Claire Papell, 22, usually spends the summer resting her eyes, clearing her mind, and recharging for another busy year at college.
This year, she dedicated eight weeks to intensive research on advocacy for transgender children.
It was no holiday.
“I expected to work really hard and I did!” she exclaimed.
Papell, a fourth-year women’s studies major at the State University of New York (SUNY) at New Paltz, is one of 13 students accepted into the college’s Summer Undergraduate Research Experience program (SURE). Participants are supervised by a faculty mentor while working at least 35 hours per week on an aspect of the faculty’s research.
It was one of Papell’s professors who first suggested she apply for the program.
She said Dr. Karl Bryant, professor of sociology and women’s studies at New Paltz, had been investigating gender nonconformity in children and the emerging ideas about transgender childhood.
Papell said, “I thought it was fascinating research and I was certainly excited to have the opportunity to work with him.”
Papell received a $2,800 stipend for the summer project, and mixed responses from friends and family.
“Everyone was really proud of me that I was accepted and doing this program but the topic per se was not as well received,” she said. “Not that people were necessarily overtly critical but…it was definitely something they had trouble wrapping their minds around.”
For two months, she collected and coded data from organizations advocating for gender nonconforming children.
“There is an enormous amount of repression and injustice for people who do not fit into these normative masculine and feminine types,” Papell said. “Transgender childhood is part of this new wave of affirmative discourses for gender nonconforming children. There are very few advocacy organizations out there.”
Through her research, Papell found that traditional ideas of adulthood and childhood are a key influence shaping how cross-gender children are defined.

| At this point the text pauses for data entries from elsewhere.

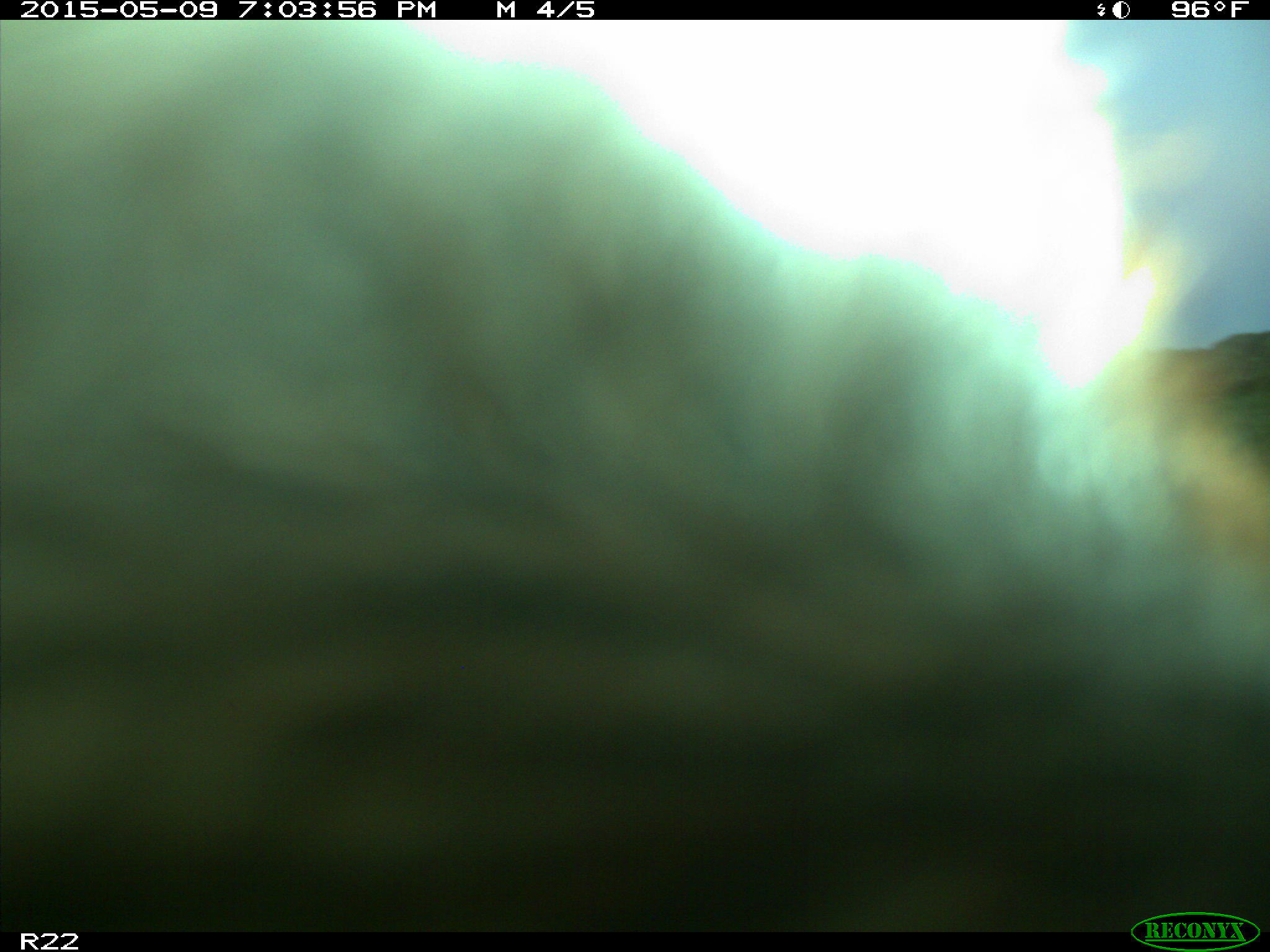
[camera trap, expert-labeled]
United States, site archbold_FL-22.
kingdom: Animalia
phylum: Chordata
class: Mammalia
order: Artiodactyla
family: Bovidae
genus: Bos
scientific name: Bos taurus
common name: domestic cow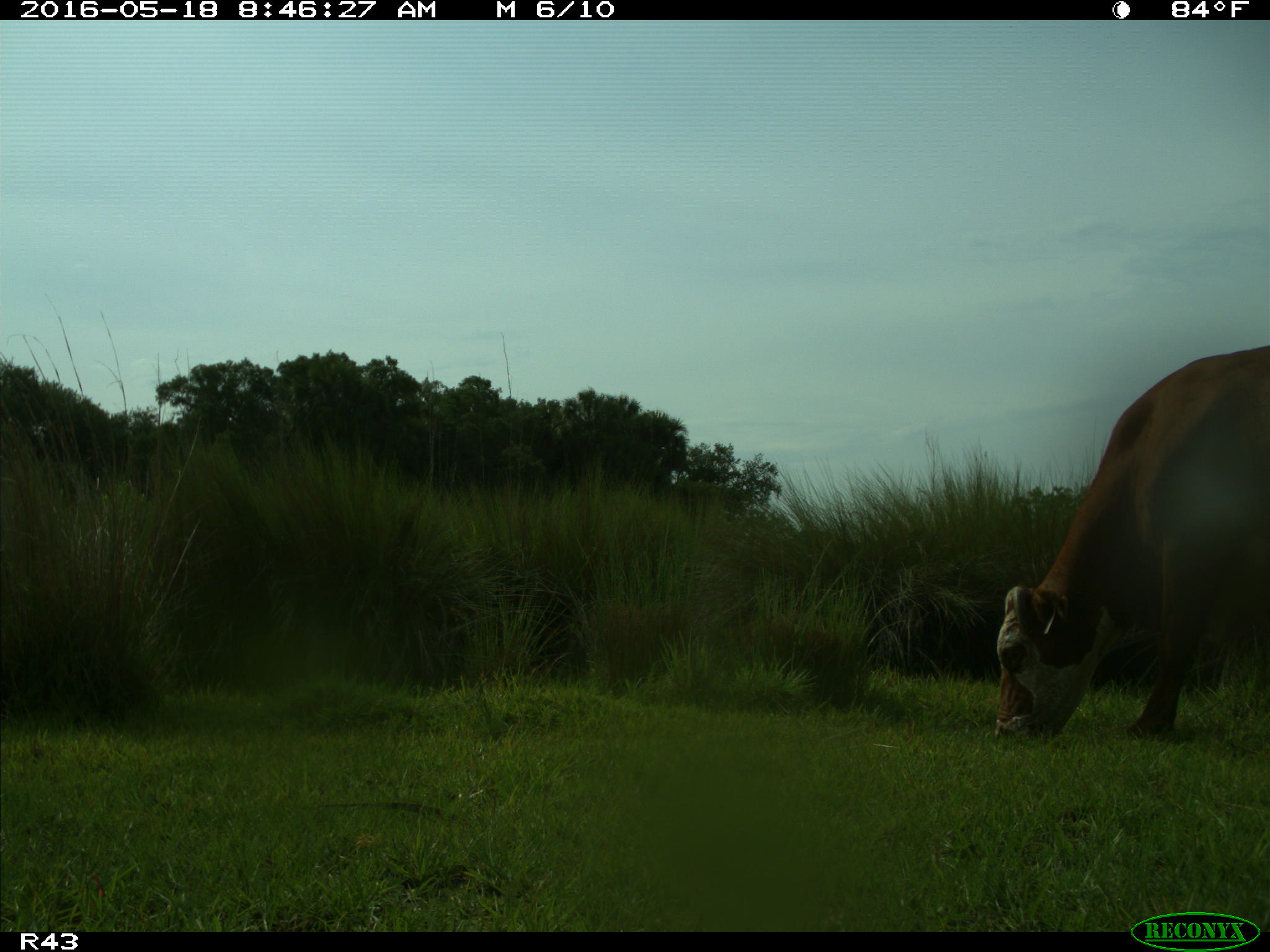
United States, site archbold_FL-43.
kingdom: Animalia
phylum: Chordata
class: Mammalia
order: Artiodactyla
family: Bovidae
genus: Bos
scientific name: Bos taurus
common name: domestic cow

She will present her paper at the Pacific Sociological Association’s (PSA) annual meeting in Seattle, Wash., slated for March 10-13, 2011.
Papell and Bryant have also been awarded funds of up to $750 from SURE to assist with the travel costs and conference fees.
SURE Director Maureen Morrow said it’s empowering for students to present their research in a professional environment.
She said, “I want to go to the conferences with them to see how amazingly they perform because so many times they say, ‘People thought I was a graduate student!’”
Morrow said she can’t be given much credit for their achievements.
“I do some workshops during the summer to help students prepare for writing their abstracts and doing their presentations.”
In fact, it was Morrow and a team of faculty who initially pushed for the college to offer programs like SURE.
The pilot in 2004 saw five students doing laboratory-style work during the summer. Now more than a dozen students conduct research in fields as diverse as philosophy, psychology, electrical engineering, and art.
“If [the college] is aiming to raise standards and attract students of very high caliber, these sorts of programs are attractive,” Morrow said.
Papell too, speaks highly of its benefits.
“I would absolutely recommend the program to other students,” Papell said. “It provides an invaluable experience and puts you ahead, especially if you plan to go to grad school.”
She said she definitely feels like a stronger student this semester. Indeed, Papell looked refreshed, focused and ready.
“It’s just a part of this time now where my academic opportunities are really exploding,” she added.
She plans to continue her research this semester.